Ma dietro a tutto questo entusiasmo c’è un avvertimento molto serio da parte di esperti come il professor Alfredo García Layana, oftalmologo e presidente della Società Spagnola di Retina e Vitreo (SERV): «Guardare il Sole senza una protezione adeguata, anche se durante un’eclissi, può causare un’ustione silenziosa alla retina. Un danno che si verifica in pochi secondi e che, in molti casi, lascia conseguenze irreversibili».
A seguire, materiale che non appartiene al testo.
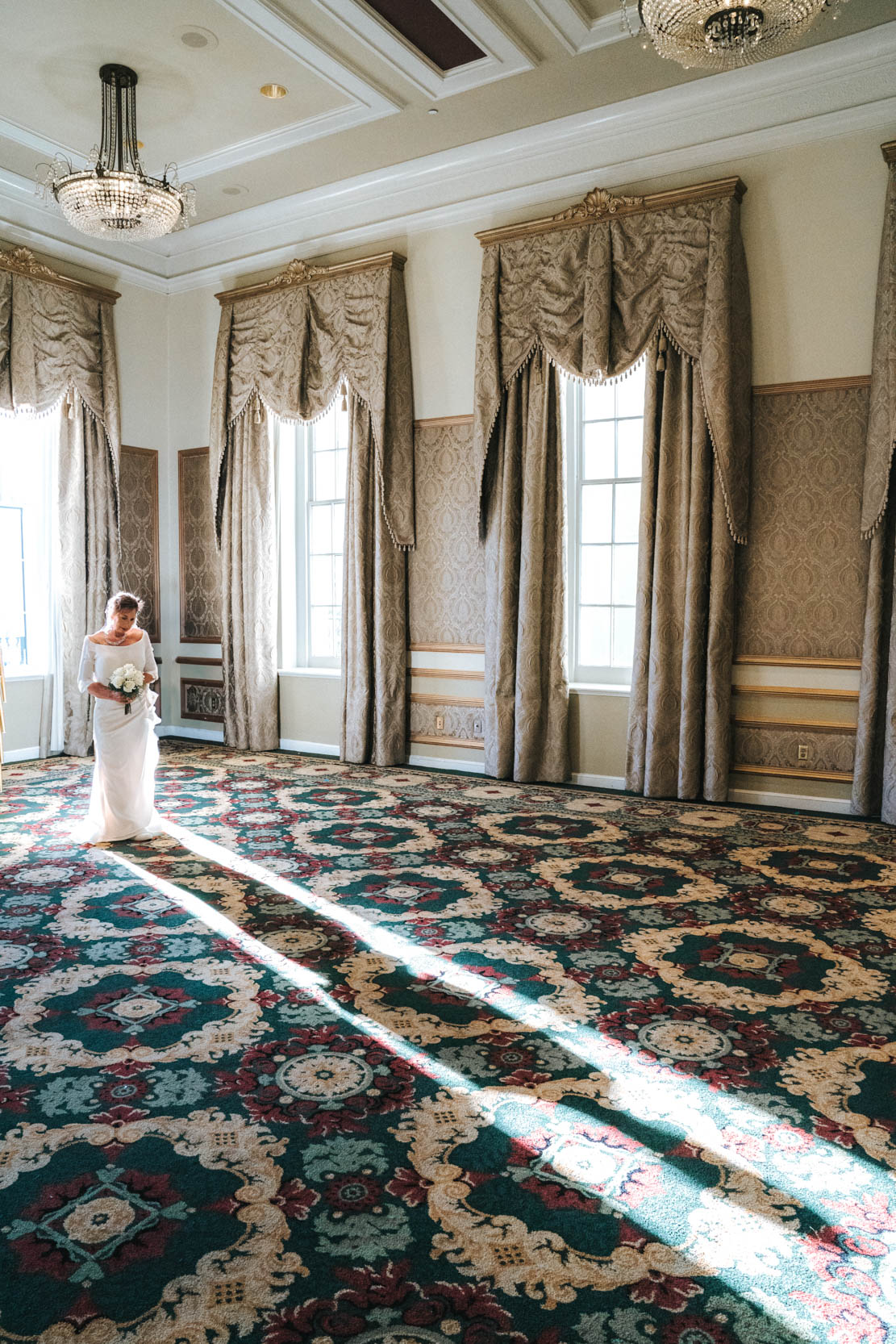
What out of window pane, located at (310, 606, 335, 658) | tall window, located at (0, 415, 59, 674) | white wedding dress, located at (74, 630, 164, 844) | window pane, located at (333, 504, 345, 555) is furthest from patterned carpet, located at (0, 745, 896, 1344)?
window pane, located at (333, 504, 345, 555)

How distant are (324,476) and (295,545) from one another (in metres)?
0.63

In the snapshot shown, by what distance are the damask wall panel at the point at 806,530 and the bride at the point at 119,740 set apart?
3505 millimetres

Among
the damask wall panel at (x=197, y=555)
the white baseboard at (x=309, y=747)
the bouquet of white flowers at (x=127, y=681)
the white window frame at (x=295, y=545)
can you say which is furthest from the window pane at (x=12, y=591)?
the bouquet of white flowers at (x=127, y=681)

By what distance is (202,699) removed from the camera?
8.15m

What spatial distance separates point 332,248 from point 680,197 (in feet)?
9.35

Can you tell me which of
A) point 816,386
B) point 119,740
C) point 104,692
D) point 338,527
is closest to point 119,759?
point 119,740

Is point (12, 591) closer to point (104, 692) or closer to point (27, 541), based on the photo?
point (27, 541)

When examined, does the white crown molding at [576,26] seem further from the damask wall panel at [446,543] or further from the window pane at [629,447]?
the damask wall panel at [446,543]

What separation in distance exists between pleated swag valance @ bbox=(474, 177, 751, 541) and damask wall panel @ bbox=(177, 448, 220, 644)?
2.89 m

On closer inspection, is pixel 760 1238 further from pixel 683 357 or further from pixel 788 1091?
pixel 683 357

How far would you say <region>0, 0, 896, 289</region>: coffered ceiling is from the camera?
4.75 m

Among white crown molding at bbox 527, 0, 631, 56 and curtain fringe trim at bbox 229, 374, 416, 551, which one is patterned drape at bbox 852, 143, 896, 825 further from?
curtain fringe trim at bbox 229, 374, 416, 551

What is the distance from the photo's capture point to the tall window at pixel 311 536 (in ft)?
24.5

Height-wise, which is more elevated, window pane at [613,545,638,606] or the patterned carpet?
window pane at [613,545,638,606]
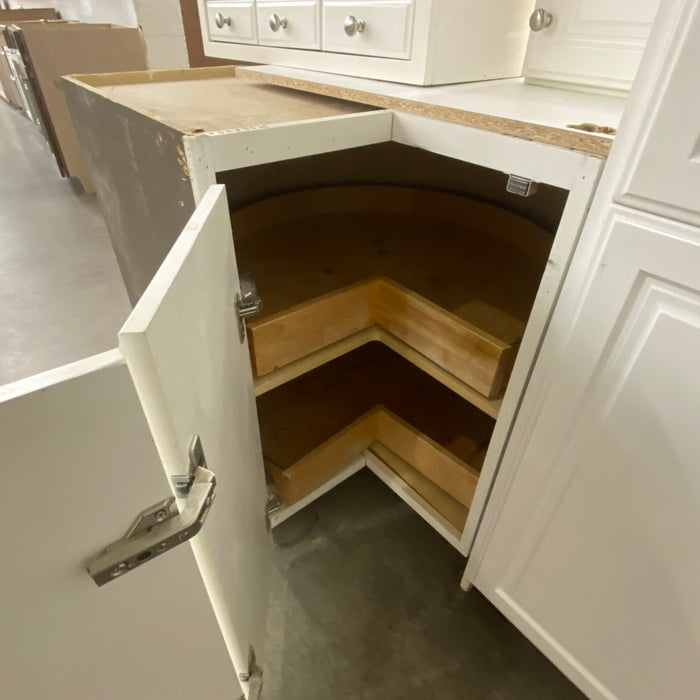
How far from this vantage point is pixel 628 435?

Il danno si verifica in pochi secondi, anche se non si avverte dolore
La prima cosa che sottolinea García Layana è che non esiste un “tempo sicuro” per guardare direttamente l’eclissi. Il rischio dipende da diversi fattori — intensità della luce, altezza del Sole, uso di strumenti ottici, durata dello sguardo fisso —, ma il margine è minimo: il danno può verificarsi in pochi secondi se si osserva il Sole direttamente senza una protezione adeguata. La radiazione solare concentrata sulla retina provoca quella che si chiama retinopatia solare, una lesione che distrugge le cellule sensibili alla luce.
Afferma che quelle cellule non si rigenerano. Per questo, le conseguenze possono essere permanenti, con perdita della visione centrale, macchie nel campo visivo e difficoltà a riconoscere i dettagli più fini. L’oftalmologo è categorico nella sua raccomandazione: «Se hai intenzione di guardare il Sole, la cosa più prudente è non toglierti mai gli occhiali protettivi speciali omologati per le eclissi».
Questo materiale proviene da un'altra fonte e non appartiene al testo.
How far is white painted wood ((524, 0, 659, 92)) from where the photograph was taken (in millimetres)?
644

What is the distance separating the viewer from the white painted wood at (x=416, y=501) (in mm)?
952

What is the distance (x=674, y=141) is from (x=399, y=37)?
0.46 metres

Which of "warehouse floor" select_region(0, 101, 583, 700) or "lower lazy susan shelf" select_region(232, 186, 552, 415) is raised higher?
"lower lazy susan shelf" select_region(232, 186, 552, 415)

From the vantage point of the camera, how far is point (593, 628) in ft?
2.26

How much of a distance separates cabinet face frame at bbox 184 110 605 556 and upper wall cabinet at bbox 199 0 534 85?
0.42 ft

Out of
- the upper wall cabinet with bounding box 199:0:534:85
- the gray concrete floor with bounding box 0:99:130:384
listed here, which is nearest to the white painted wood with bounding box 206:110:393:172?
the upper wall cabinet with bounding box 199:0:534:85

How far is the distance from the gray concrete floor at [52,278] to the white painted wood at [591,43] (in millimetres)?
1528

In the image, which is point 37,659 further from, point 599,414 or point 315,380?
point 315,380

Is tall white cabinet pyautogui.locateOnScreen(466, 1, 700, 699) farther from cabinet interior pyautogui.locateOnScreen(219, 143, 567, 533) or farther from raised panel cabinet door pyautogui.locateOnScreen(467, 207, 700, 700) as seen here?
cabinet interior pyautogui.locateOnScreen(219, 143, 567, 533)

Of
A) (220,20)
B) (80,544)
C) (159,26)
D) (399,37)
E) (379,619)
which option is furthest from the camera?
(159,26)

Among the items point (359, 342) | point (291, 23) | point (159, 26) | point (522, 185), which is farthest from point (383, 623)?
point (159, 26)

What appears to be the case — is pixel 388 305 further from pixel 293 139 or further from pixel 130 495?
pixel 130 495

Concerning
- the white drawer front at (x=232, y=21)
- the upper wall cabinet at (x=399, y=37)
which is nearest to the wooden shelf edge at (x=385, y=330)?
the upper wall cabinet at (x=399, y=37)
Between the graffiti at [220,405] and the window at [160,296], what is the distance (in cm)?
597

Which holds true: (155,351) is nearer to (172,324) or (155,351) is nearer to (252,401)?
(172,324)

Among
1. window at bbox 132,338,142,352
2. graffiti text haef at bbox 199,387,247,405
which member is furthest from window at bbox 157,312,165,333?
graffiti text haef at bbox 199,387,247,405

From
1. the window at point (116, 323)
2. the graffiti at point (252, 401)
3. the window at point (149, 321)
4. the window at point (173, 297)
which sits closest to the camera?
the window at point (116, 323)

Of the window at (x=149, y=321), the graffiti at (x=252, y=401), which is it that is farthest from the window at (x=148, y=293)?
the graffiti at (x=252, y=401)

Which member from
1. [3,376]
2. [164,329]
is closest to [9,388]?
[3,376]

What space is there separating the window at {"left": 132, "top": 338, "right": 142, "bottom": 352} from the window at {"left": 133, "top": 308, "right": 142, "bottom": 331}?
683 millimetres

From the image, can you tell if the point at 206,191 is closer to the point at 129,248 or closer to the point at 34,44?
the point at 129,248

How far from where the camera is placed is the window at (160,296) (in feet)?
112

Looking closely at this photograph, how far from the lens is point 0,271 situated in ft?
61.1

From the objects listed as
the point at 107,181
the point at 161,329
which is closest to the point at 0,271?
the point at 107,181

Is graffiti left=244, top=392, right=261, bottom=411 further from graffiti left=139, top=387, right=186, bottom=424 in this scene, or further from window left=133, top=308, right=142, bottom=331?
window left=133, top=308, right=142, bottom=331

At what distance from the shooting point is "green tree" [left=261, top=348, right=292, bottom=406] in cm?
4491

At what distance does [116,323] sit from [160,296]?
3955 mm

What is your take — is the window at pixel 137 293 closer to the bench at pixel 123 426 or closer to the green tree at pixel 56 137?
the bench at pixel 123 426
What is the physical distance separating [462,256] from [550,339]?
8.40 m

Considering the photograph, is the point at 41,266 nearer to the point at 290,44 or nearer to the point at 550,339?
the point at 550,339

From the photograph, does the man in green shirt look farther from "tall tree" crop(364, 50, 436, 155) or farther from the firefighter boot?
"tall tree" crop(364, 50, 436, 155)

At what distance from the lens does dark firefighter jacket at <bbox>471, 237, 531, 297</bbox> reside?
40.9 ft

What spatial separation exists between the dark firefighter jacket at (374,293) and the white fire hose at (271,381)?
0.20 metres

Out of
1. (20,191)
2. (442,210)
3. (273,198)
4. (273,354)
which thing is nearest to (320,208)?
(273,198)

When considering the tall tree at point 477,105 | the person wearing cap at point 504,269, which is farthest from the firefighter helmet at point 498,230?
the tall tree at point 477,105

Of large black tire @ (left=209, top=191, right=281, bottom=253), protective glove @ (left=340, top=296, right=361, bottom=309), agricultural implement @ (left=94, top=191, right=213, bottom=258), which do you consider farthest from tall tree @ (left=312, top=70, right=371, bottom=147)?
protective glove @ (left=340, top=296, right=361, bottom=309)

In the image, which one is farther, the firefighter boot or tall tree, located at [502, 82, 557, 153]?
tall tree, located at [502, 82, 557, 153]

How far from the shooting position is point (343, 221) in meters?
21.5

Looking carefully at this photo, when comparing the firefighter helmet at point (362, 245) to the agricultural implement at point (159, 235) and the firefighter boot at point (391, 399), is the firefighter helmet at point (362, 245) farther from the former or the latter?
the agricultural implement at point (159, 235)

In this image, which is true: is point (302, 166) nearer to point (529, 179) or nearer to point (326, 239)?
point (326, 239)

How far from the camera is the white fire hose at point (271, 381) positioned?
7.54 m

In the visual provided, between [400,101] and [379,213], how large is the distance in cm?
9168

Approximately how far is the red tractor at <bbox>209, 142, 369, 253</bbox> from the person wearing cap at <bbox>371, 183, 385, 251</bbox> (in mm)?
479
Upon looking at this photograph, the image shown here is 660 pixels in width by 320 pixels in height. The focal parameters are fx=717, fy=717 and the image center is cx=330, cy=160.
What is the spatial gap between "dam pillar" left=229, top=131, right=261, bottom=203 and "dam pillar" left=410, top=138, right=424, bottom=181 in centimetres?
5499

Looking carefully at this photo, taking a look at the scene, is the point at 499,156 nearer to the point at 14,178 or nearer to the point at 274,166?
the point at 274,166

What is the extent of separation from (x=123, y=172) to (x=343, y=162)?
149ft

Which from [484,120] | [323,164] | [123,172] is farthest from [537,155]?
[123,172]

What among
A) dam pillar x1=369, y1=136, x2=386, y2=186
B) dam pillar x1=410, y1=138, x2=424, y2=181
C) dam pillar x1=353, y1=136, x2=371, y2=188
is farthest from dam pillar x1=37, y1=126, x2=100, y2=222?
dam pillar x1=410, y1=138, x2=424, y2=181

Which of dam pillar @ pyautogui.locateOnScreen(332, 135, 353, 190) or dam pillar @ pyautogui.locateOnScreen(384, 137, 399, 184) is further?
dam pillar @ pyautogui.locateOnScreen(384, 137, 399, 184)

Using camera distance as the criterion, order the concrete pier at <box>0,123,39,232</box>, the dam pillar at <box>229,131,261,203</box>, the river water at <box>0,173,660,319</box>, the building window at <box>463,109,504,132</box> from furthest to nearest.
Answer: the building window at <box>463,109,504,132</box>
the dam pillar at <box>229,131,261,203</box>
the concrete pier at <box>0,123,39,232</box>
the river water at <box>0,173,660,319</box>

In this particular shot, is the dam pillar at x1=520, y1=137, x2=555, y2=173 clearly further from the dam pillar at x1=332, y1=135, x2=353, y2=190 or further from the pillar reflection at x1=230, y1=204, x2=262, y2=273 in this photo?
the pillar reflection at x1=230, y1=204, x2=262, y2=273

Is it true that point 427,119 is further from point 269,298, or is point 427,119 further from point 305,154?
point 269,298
Occhiali per l’eclissi: cosa significa «omologato»

Di fronte alla valanga di prodotti pubblicizzati in questi giorni, García Layana insiste su un criterio oggettivo: gli occhiali devono rispettare la norma internazionale ISO 12312-2, specifica per l’osservazione diretta del Sole. Questo riferimento deve essere stampato sul prodotto. Non vanno bene occhiali da sole qualsiasi, per quanto scuri o costosi possano essere, né espedienti fatti in casa come radiografie, vetri fumé o CD.
L’oftalmologo consiglia di acquistare gli occhiali da rivenditori di fiducia, centri specializzati o istituzioni scientifiche, e di diffidare dei prodotti senza etichetta chiara o di provenienza dubbia. Prima di usarli, è bene controllare che i filtri non presentino graffi, fori o danni. Una minima rottura può essere sufficiente perché la radiazione penetri proprio dal punto più debole.
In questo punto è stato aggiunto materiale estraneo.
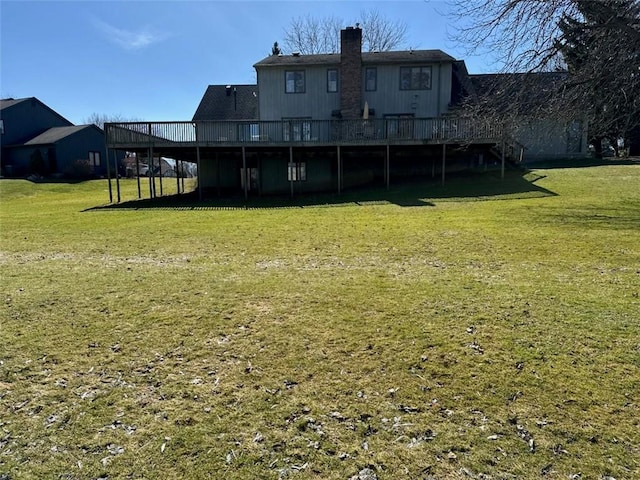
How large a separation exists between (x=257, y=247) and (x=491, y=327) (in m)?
5.55

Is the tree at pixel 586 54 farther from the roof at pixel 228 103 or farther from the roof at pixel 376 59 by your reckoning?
the roof at pixel 228 103

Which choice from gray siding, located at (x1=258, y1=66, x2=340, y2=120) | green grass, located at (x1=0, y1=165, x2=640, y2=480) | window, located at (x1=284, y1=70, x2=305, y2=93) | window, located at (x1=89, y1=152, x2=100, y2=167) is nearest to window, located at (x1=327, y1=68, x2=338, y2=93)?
gray siding, located at (x1=258, y1=66, x2=340, y2=120)

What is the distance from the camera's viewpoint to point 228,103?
29.5 metres

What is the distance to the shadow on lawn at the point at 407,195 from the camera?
16.3 meters

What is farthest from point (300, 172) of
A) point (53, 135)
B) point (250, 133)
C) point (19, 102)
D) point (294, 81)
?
point (19, 102)

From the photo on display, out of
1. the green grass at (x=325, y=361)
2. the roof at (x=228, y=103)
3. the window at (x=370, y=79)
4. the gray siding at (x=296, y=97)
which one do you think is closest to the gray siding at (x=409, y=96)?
the window at (x=370, y=79)

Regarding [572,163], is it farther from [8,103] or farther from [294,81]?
[8,103]

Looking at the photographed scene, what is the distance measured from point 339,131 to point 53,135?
31.8 metres

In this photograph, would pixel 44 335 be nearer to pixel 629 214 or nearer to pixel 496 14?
pixel 496 14

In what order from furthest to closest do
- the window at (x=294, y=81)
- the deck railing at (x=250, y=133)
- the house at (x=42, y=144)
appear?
the house at (x=42, y=144) < the window at (x=294, y=81) < the deck railing at (x=250, y=133)

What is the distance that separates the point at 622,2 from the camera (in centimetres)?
906

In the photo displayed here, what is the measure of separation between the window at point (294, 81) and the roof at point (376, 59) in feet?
1.66

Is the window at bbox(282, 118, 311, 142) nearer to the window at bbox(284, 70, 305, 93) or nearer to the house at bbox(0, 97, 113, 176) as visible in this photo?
the window at bbox(284, 70, 305, 93)

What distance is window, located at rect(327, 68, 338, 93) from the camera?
24594 mm
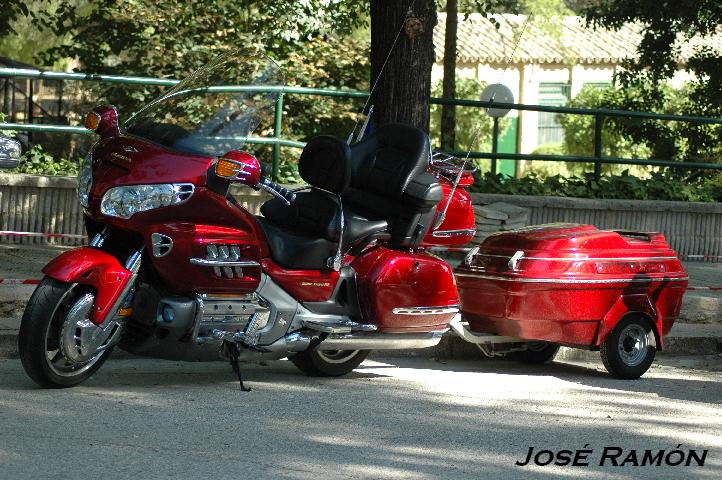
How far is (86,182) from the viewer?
6.74 metres

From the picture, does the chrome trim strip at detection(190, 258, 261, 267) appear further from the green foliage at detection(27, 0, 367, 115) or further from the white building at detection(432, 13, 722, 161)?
the white building at detection(432, 13, 722, 161)

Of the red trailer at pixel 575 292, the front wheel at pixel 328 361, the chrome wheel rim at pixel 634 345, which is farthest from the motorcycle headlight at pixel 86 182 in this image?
the chrome wheel rim at pixel 634 345

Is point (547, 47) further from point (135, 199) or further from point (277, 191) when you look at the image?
point (135, 199)

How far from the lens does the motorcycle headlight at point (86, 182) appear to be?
6699 millimetres

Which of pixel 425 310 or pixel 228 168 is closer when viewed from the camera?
pixel 228 168

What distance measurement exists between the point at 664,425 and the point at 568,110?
284 inches

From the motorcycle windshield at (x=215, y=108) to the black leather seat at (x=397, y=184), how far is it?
69cm

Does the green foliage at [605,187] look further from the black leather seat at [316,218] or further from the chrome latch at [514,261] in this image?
the black leather seat at [316,218]

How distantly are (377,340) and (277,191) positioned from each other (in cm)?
111

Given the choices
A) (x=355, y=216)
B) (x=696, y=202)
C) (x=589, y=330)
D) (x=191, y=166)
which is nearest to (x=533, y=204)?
(x=696, y=202)

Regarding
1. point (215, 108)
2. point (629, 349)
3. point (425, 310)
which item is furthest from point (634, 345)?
point (215, 108)

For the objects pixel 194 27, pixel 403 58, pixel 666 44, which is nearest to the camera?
pixel 403 58

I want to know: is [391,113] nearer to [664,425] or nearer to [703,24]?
[664,425]

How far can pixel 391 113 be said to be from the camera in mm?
11125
Totale o parziale? Il rischio è quasi lo stesso
Riguardo alla differenza tra zone di eclissi totale e parziale, García Layana precisa un punto importante. Durante un’eclissi parziale non bisogna mai guardare direttamente il Sole senza protezione, perché rimane sempre visibile una parte del disco solare e la sua intensità è comunque sufficiente a danneggiare la retina.
Durante un’eclissi totale c’è un’eccezione ben precisa: solo nei secondi di totalità, quando la Luna copre completamente il disco solare e si vede solo la corona, è possibile guardare senza occhiali speciali. Non appena appare il primo bagliore di luce al termine di quella fase di totalità, è fondamentale proteggere di nuovo gli occhi immediatamente. Al di fuori di quel brevissimo intervallo, il rischio è esattamente lo stesso che durante un’eclissi parziale. Per questo, il suo consiglio pratico è che, se hai intenzione di guardare direttamente il Sole, la cosa più sicura è non toglierti mai gli occhiali.